▶ Task: Convert everything in the entries below, from the line containing "What is the length" down to the end of the entries, into a numbered list, leaving out blank lines.

===== Records for the task

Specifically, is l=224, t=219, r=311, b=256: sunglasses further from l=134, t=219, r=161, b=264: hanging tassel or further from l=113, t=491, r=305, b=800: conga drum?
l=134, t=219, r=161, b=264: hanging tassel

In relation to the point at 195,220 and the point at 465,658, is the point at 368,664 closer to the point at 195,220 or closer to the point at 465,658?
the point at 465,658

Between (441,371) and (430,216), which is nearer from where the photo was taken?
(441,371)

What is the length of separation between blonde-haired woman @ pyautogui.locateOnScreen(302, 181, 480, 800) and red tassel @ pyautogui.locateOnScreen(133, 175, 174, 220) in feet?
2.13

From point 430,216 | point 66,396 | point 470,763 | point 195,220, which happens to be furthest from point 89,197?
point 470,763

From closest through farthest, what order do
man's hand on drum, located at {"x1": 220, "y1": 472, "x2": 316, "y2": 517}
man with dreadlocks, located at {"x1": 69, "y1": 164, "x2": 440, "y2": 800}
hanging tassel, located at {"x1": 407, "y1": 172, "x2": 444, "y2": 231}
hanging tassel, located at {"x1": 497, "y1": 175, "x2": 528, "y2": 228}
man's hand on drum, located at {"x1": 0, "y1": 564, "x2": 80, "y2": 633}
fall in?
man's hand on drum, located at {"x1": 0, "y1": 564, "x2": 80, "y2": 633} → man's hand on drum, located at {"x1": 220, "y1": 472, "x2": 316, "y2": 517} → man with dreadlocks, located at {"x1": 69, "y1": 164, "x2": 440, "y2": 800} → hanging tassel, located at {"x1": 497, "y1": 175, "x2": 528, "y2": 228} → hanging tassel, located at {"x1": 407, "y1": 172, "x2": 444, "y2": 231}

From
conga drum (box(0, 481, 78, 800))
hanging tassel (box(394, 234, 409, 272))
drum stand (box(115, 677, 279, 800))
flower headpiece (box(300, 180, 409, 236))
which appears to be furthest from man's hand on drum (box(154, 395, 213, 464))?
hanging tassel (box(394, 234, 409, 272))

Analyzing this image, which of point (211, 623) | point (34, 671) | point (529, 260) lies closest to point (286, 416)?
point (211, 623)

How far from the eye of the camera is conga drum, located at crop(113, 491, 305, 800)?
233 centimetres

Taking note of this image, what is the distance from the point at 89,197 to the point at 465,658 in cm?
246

==========

▶ Result for this task:
1. What is the length of separation between blonde-haired woman @ pyautogui.locateOnScreen(302, 181, 480, 800) and red tassel @ pyautogui.locateOnScreen(133, 175, 174, 220) in feet?
2. 2.13
3. From point 430,216 | point 66,396 | point 470,763 | point 195,220, which happens to be furthest from point 89,197?
4. point 470,763
5. From closest through farthest, what order do
6. man's hand on drum, located at {"x1": 220, "y1": 472, "x2": 316, "y2": 517}
7. man with dreadlocks, located at {"x1": 69, "y1": 164, "x2": 440, "y2": 800}
8. hanging tassel, located at {"x1": 407, "y1": 172, "x2": 444, "y2": 231}
9. hanging tassel, located at {"x1": 497, "y1": 175, "x2": 528, "y2": 228}
10. man's hand on drum, located at {"x1": 0, "y1": 564, "x2": 80, "y2": 633}
11. fall in?
12. man's hand on drum, located at {"x1": 0, "y1": 564, "x2": 80, "y2": 633} → man's hand on drum, located at {"x1": 220, "y1": 472, "x2": 316, "y2": 517} → man with dreadlocks, located at {"x1": 69, "y1": 164, "x2": 440, "y2": 800} → hanging tassel, located at {"x1": 497, "y1": 175, "x2": 528, "y2": 228} → hanging tassel, located at {"x1": 407, "y1": 172, "x2": 444, "y2": 231}
13. From
14. conga drum (box(0, 481, 78, 800))
15. hanging tassel (box(394, 234, 409, 272))
16. drum stand (box(115, 677, 279, 800))
17. flower headpiece (box(300, 180, 409, 236))
18. which appears to be furthest from man's hand on drum (box(154, 395, 213, 464))?
19. hanging tassel (box(394, 234, 409, 272))
20. Analyzing this image, which of point (211, 623) | point (34, 671) | point (529, 260) lies closest to point (286, 416)?
21. point (211, 623)
22. How far from the eye of the camera is conga drum, located at crop(113, 491, 305, 800)?
23. 233 centimetres
24. Taking note of this image, what is the distance from the point at 89,197 to the point at 465,658 in cm?
25. 246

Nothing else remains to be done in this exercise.